• _RECORDS TO USE_
# # #
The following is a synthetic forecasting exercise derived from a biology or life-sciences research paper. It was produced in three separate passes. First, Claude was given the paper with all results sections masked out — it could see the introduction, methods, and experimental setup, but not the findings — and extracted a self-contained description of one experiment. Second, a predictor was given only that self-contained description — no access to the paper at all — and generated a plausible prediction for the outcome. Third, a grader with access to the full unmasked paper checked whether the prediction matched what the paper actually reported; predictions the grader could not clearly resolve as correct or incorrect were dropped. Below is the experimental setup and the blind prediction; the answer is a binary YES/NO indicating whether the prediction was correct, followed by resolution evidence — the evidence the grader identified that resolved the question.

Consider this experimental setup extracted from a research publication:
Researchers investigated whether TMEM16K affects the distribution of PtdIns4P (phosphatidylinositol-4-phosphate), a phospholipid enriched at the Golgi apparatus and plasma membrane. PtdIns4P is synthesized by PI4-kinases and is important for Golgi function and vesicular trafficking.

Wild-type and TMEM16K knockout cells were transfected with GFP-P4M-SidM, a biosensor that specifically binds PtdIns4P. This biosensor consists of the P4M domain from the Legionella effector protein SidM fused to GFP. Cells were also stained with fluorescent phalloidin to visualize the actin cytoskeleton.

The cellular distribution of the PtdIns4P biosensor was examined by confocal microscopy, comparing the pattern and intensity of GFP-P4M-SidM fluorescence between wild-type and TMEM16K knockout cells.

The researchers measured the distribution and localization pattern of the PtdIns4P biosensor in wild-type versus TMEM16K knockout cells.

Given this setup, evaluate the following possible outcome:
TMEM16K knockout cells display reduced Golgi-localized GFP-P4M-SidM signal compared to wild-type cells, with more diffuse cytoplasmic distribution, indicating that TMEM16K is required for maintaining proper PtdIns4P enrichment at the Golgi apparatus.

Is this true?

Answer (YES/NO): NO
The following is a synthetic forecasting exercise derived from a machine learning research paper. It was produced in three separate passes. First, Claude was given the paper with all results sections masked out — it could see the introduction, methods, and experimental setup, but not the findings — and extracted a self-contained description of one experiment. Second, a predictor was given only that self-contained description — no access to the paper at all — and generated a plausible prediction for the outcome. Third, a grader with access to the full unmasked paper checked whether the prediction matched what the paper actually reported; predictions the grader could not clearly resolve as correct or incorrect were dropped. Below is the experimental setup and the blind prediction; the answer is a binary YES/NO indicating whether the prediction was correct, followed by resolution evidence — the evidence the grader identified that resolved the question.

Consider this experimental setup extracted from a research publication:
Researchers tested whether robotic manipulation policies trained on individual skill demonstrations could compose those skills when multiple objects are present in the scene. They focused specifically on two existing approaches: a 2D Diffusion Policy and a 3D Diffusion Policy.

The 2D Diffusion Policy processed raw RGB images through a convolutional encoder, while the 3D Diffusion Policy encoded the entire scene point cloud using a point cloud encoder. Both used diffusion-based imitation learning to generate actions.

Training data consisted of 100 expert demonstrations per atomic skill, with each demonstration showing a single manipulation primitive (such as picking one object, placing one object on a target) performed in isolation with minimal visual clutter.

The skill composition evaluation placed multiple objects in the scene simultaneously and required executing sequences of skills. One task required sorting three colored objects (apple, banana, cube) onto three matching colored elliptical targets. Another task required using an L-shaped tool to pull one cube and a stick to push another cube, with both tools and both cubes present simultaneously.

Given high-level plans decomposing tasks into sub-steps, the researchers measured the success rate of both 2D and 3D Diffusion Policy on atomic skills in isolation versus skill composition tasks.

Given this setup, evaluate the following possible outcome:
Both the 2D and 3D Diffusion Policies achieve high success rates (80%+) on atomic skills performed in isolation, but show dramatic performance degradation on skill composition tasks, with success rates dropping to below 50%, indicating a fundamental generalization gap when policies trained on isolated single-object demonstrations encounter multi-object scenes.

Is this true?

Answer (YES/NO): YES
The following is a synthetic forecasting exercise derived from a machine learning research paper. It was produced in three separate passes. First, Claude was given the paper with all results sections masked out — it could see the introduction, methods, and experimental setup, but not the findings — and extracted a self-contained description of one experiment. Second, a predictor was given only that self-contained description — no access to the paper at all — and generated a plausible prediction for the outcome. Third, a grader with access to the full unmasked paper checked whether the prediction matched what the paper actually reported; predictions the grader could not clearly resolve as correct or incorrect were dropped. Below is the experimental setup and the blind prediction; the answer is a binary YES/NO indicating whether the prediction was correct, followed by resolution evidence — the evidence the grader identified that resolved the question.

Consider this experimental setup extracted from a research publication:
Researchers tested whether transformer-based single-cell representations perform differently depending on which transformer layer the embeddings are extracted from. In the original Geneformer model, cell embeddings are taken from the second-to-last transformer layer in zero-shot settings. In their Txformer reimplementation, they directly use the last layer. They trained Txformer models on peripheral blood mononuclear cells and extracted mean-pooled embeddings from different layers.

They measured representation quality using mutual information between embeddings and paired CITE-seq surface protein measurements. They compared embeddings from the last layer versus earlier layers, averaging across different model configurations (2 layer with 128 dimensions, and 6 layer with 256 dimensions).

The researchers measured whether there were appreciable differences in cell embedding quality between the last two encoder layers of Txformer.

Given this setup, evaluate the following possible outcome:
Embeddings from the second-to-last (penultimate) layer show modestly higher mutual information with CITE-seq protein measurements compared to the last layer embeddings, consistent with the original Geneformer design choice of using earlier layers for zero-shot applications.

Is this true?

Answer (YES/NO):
# # #
The answer must be a single number: how many lines of the records contain the string "tasks".

• _ANSWER SPACE_
2